## ASSIGNMENT
Copy out the part of the rows below that opens with the line containing "Criss Cross Ring" and closes with the line containing "Eigentlich msste man", keeping both of those lines and leaving out the pictures.

## MATERIAL FOR THE TASK
..............................
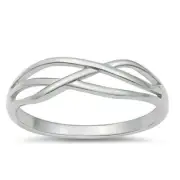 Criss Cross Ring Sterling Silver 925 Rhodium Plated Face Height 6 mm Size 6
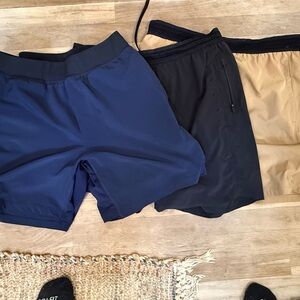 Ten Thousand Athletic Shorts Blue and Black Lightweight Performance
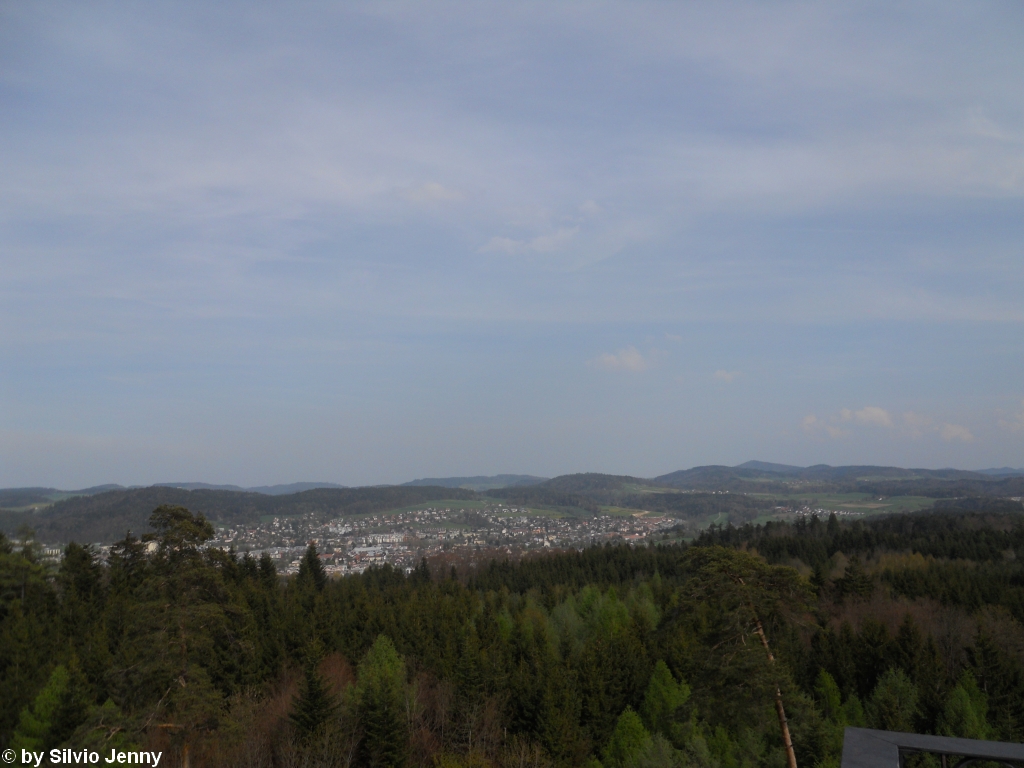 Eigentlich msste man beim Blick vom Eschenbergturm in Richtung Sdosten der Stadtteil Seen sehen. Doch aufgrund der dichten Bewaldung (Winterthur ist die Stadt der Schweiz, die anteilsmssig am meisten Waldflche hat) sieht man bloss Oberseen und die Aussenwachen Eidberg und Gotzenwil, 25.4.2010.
..............................
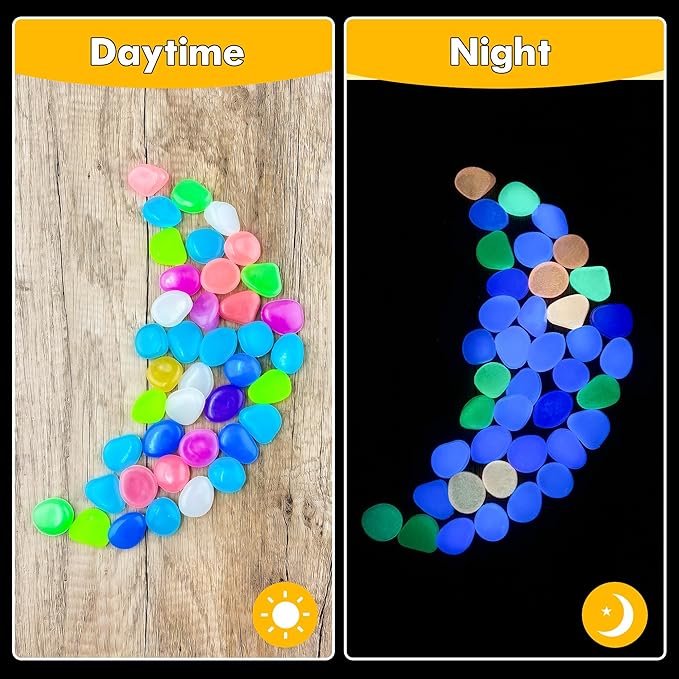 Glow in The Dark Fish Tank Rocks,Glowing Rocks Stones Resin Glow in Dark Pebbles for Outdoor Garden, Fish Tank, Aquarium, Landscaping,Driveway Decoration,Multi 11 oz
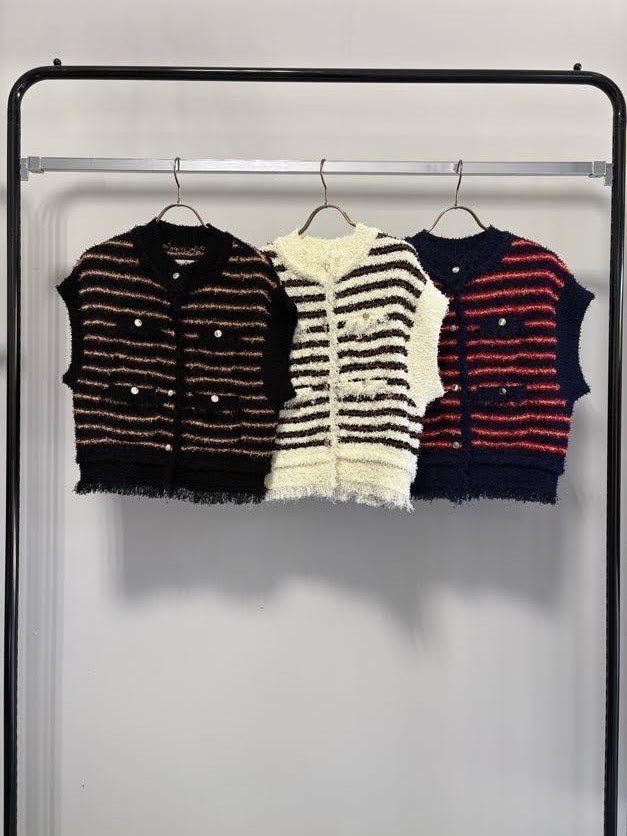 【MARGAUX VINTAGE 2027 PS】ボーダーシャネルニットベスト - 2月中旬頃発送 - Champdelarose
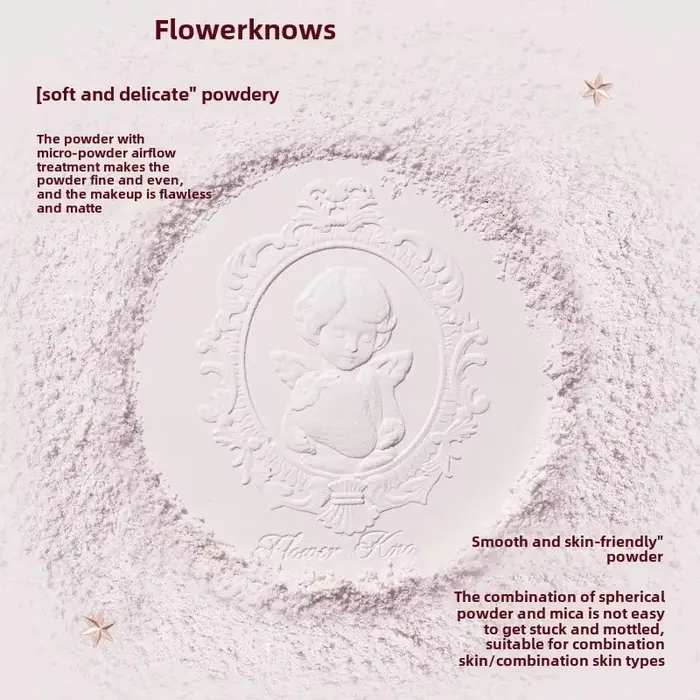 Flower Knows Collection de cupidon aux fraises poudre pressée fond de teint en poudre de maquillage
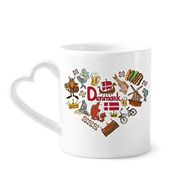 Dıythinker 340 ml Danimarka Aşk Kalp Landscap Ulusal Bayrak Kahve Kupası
..............................
## TASK SOLUTION
 Criss Cross Ring Sterling Silver 925 Rhodium Plated Face Height 6 mm Size 6
 Ten Thousand Athletic Shorts Blue and Black Lightweight Performance
 Eigentlich msste man beim Blick vom Eschenbergturm in Richtung Sdosten der Stadtteil Seen sehen. Doch aufgrund der dichten Bewaldung (Winterthur ist die Stadt der Schweiz, die anteilsmssig am meisten Waldflche hat) sieht man bloss Oberseen und die Aussenwachen Eidberg und Gotzenwil, 25.4.2010.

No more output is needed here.